2. Psychosocial treatments with very limited evidence bases
a) Personal therapy

As developed by Hogarty and colleagues (185–187), personal therapy is an individualized long-term psychosocial intervention provided to patients with schizophrenia with a weekly to bimonthly frequency within the larger framework of a treatment program that provides pharmacotherapy, family work (when a family exists), and multiple levels of both material and psychological support. The primary objective of personal therapy is to achieve and maintain clinical stability in patients who are at risk for future relapses and functional disabilities. The approach is carefully tailored to the patient's phase of recovery from an acute episode and the patient's residual level of symptom severity, disability, and vulnerability to relapse. Personal therapy is delivered in three distinct phases that match the patient's level of clinical recovery and social/instrumental reintegration. Patients graduate to the next phase only if and when they have managed and stabilized at the prior phase. The therapy is therefore flexible, phase relevant, and sensitive to the dangers of environmental overload (including overload within the therapeutic environment). Another operational principle is that recovery requires time and disorder-appropriate treatment. As such, personal therapy is a long-term endeavor, with each phase lasting several months to 1–2 years.

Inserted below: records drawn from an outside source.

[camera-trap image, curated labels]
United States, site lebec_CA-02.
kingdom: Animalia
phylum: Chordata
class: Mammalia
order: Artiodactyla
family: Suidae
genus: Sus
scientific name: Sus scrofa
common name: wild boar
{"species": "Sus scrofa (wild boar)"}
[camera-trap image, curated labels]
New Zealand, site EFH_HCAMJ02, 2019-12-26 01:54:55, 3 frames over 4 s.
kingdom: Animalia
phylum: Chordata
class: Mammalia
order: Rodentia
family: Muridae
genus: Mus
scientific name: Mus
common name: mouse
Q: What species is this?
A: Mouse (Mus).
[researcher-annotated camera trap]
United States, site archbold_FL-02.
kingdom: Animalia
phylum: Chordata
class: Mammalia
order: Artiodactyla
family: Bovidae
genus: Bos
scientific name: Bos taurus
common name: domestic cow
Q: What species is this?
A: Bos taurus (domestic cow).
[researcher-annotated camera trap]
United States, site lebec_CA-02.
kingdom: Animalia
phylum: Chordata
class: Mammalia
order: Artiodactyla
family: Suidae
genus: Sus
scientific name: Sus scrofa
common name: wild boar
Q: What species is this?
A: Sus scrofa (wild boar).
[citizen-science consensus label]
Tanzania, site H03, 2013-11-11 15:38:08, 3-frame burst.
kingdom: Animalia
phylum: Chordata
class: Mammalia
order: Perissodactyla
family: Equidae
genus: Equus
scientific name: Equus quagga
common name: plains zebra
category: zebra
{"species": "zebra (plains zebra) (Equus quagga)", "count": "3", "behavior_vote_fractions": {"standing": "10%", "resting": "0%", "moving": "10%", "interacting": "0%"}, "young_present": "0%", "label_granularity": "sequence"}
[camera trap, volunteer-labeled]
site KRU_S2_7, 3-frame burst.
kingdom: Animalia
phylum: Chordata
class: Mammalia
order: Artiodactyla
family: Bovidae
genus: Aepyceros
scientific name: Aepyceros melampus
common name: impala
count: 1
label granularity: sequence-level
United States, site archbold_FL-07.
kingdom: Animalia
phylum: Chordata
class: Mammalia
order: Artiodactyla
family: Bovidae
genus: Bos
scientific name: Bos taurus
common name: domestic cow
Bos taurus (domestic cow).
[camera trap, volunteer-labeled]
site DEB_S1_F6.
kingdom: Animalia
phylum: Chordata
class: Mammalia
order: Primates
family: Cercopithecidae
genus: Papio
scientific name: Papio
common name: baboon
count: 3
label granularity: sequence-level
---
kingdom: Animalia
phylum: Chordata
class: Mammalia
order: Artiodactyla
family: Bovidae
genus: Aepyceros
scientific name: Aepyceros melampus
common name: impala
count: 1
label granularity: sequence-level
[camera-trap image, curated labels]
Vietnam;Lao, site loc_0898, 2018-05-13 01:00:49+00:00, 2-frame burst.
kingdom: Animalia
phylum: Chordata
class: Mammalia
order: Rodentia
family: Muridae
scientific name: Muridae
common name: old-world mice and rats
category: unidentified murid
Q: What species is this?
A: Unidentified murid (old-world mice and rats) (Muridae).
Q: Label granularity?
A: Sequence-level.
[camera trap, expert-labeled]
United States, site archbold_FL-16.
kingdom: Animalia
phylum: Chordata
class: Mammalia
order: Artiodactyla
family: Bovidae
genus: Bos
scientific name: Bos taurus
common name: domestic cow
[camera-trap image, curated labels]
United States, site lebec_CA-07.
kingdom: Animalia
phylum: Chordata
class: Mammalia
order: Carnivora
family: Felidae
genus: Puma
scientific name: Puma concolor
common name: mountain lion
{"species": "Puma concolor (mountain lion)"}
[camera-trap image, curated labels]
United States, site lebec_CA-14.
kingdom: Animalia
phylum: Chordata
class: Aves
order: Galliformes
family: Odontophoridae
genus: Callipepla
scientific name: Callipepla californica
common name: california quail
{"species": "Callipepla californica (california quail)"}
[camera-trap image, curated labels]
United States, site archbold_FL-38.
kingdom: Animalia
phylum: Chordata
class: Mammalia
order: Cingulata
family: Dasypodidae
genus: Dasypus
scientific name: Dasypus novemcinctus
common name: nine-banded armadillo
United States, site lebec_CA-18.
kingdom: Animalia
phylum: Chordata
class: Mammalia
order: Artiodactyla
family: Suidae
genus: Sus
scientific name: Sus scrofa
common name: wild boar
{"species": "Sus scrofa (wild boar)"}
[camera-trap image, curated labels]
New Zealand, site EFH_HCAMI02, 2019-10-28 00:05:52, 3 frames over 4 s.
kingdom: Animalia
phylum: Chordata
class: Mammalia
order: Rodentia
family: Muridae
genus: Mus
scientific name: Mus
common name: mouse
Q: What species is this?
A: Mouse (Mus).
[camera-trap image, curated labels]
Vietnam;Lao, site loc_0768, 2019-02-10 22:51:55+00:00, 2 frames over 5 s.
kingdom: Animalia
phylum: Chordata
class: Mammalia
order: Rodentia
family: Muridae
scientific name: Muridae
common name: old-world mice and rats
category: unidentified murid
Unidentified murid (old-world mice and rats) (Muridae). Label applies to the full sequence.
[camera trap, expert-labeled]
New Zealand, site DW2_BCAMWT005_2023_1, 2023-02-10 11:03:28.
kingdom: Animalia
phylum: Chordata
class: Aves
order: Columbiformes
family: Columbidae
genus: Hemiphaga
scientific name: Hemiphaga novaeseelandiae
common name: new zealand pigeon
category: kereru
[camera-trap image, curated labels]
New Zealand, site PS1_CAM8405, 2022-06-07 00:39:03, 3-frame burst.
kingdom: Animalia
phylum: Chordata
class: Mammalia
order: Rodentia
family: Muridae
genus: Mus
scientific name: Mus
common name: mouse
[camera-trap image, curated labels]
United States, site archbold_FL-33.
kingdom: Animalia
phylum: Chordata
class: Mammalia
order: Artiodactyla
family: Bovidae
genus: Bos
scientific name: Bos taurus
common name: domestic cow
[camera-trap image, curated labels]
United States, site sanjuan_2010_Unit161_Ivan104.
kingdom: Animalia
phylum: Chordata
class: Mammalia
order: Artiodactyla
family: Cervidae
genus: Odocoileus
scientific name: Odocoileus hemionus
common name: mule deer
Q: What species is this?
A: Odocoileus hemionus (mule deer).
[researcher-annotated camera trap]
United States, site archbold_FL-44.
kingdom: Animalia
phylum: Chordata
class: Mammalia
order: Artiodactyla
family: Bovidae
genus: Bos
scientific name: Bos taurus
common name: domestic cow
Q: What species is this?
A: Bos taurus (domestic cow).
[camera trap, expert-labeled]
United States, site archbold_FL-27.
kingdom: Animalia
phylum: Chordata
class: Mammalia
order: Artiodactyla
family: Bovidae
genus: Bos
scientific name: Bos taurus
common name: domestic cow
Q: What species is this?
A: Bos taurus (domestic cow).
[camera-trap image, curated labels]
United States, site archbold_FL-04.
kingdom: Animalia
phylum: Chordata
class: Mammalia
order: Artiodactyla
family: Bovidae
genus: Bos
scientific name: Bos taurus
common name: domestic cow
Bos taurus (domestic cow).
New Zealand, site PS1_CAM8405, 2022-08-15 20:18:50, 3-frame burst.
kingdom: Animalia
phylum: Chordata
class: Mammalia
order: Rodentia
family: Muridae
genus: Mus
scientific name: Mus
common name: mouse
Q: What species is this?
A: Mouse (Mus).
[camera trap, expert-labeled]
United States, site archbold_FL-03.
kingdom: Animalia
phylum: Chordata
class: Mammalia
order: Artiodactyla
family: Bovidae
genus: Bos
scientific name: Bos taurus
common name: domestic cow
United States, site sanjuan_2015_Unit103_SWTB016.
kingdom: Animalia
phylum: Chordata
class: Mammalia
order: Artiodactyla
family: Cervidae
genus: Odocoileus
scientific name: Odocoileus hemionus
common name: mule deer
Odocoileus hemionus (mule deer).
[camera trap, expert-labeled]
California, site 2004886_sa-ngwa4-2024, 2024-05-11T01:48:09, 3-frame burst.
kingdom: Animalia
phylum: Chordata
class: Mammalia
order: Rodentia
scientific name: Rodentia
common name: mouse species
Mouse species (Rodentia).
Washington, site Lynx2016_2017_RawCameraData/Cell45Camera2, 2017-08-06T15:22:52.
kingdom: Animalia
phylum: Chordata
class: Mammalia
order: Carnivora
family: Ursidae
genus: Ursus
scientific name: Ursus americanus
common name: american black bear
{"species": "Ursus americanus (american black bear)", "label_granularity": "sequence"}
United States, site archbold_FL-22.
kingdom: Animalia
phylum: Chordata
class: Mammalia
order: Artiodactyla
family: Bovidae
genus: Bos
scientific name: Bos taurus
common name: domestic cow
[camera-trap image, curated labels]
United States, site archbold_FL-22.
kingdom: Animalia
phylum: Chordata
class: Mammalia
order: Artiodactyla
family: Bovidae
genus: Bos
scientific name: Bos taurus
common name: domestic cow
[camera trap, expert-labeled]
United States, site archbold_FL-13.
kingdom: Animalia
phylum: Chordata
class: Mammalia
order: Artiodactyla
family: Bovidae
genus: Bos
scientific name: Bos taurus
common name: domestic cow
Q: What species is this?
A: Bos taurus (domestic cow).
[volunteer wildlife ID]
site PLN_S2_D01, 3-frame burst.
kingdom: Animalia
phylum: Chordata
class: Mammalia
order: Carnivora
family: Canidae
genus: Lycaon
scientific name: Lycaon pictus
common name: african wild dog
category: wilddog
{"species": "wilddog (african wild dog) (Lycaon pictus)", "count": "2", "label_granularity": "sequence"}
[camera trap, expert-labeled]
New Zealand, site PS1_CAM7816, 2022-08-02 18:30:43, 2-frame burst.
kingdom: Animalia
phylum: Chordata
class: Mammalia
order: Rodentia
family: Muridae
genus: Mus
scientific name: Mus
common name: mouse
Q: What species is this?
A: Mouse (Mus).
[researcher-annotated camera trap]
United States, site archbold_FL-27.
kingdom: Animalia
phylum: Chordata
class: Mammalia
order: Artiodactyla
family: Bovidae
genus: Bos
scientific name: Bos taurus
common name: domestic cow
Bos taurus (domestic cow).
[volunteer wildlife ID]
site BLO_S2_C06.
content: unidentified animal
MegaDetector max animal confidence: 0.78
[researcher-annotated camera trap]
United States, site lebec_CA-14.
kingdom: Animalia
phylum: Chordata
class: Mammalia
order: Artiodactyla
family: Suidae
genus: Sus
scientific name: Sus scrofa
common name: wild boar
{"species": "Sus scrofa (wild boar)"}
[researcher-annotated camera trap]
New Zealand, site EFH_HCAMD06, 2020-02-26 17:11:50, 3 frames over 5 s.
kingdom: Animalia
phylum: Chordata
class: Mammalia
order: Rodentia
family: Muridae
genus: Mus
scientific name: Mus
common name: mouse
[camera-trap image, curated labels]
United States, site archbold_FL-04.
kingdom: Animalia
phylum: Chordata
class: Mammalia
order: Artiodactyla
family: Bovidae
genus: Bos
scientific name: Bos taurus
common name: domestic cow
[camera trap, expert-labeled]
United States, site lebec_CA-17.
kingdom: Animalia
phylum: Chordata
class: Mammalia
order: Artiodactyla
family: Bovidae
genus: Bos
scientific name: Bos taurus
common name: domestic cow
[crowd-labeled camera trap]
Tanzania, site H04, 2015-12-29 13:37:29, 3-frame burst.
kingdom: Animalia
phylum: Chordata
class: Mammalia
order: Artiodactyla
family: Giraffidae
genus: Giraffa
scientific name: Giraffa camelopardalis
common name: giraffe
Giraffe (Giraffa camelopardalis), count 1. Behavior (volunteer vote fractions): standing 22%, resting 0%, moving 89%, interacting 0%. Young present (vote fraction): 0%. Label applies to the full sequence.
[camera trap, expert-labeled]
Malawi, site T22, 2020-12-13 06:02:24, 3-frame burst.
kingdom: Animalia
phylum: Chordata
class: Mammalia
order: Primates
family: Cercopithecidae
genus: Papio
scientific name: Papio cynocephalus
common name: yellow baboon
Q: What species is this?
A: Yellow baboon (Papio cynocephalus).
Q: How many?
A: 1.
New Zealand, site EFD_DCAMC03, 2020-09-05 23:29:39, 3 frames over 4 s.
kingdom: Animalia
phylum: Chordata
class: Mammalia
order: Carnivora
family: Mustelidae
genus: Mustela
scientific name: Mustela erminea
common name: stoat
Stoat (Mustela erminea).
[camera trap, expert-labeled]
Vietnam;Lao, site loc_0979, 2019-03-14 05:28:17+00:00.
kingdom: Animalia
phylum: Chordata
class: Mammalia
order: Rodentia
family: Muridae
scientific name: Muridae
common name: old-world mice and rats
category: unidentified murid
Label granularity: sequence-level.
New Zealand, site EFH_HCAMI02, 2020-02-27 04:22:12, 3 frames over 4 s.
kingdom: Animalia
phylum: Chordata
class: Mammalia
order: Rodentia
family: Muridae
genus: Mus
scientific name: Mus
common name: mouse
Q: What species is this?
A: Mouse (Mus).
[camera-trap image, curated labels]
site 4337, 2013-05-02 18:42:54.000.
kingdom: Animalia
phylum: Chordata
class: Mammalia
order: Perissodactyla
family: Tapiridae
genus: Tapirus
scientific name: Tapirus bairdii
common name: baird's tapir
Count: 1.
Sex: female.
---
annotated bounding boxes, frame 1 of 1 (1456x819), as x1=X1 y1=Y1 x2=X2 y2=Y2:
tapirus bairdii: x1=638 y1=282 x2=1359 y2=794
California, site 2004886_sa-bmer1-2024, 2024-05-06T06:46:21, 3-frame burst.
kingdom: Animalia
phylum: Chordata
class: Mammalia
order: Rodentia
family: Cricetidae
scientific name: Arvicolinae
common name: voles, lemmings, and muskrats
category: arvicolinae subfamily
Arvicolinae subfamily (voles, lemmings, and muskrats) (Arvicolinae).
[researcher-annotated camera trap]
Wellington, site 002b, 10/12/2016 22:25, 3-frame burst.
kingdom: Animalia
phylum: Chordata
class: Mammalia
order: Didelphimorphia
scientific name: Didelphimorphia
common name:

Although the initial results of Hogarty's seminal work on personal therapy are very promising, there have been no replications of this study.

b) Group therapies

The group therapies include a range of modalities, such as psychoeducation groups, social skills training groups, group counseling, and group psychotherapy, with some groups providing a blend of these modalities. The goals of group therapy are enhancements of problem solving, goal planning, social interactions, and medication and side effect management (1308). Kanas (1309, 1310) suggests that groups should focus on "here-and-now" issues and can be effective in increasing patients' coping skills, including the ability to cope with psychotic symptoms. In addition, group approaches may aid in teaching persons with schizophrenia interpersonal and coping skills and in providing a supportive social network for patients who tend to be socially isolated. Group meetings on a weekly basis are also a time-efficient way of monitoring patients for the onset of prodromal symptoms (19).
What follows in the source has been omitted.